Noonan to be quizzed on banks' reluctance to reduce variable mortgage rates
Finance Minister Michael Noonan is set to be quizzed by TDs and senators on why banks have been so reluctant to reduce variable mortgage rates.
Variable mortgage rates have come down by an average of just 0.3pc in the last year, despite the minister calling banks into his office, and extensive political pressure on lenders.
Some 300,000 homeowners are on variable rates, which are around 1.5pc higher here than in other Eurozone countries.
Fianna Fáil got a private members' bill through the Dáil to give the Central Bank powers to control variable rates.
Mr Noonan is due before the Oireachtas Finance and Public Expenditure and Reform Committee tomorrow as part of its pre-legislative scrutiny of the bill, known as the Central Bank (Variable Rate Mortgages) Bill 2016.
Claims in May by Mr Noonan that the bill is unconstitutional, and that there was no need for it, are set to be tested by the committee members.
The committee is also set to be addressed by Brendan Burgess of the Fair Mortgage Rates Campaign, and homeowners Conor McNally and Stefan Goor.
Father-of-four Mr McNally has a variable rate mortgage with Permanent TSB. The carpenter will tell politicians he got into arrears when the construction industry went into meltdown, a time when the Permanent TSB rate hit 6.25pc.
Mr Goor will tell the committee he is annoyed that soon after he took out a variable rate mortgage with KBC Bank the rate was cut, but he did not benefit from this as the reduction was for new customers only.
Variable rates have come down by 0.3pc to an average of 3.47pc in the past year, according to Central Bank figures.
But since the Fair Mortgage Rates Campaign began, variable rates have come down by more than 1pc, Mr Burgess said.
"Bank of Ireland has not cut its variable rates, so many of its customers are still paying 4.5pc.
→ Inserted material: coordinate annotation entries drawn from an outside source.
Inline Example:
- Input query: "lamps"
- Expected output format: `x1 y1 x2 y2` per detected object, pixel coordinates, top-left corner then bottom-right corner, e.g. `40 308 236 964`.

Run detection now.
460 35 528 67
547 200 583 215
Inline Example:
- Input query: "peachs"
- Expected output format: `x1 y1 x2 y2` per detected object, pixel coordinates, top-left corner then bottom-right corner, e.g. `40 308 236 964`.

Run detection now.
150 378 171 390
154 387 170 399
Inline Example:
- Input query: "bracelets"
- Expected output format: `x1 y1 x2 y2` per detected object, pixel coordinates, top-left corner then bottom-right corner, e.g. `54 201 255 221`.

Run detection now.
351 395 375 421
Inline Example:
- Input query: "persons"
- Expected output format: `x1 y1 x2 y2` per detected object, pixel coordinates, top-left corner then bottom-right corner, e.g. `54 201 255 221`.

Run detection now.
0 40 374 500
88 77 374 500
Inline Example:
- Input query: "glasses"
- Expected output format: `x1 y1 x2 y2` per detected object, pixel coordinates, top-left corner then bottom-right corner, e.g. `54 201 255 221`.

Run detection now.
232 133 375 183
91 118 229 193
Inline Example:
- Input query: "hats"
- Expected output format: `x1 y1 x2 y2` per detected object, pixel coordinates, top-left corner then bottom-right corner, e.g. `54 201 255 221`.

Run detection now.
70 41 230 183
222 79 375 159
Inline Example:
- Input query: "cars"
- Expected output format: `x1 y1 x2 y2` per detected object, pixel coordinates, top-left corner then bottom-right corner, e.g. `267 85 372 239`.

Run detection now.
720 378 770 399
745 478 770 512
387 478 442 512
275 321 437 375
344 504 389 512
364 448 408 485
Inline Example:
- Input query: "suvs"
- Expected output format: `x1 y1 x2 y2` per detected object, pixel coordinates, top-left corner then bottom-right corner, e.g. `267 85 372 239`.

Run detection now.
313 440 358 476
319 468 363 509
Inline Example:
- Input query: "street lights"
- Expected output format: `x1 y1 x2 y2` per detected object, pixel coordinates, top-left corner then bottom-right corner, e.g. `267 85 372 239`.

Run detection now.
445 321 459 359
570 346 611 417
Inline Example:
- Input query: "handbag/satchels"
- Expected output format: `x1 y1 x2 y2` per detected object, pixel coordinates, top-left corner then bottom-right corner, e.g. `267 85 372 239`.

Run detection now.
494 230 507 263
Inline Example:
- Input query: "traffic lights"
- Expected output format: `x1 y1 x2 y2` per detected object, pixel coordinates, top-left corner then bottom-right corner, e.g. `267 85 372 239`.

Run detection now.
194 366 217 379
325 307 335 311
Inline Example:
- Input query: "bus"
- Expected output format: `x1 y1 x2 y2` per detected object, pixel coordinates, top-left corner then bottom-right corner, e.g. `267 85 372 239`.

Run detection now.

"Permanent TSB has not cut its SVR, so many of its customers are still paying 4.5pc. Danske Bank has not cut its standard variable rate of 4.95pc.
"Most lenders have cut mortgage rates, but only by a fraction more than their counterparts in other Eurozone countries," Mr Burgess said.
Investec Bank analyst Bank Owen Callan said there is scope for banks to cut rates further.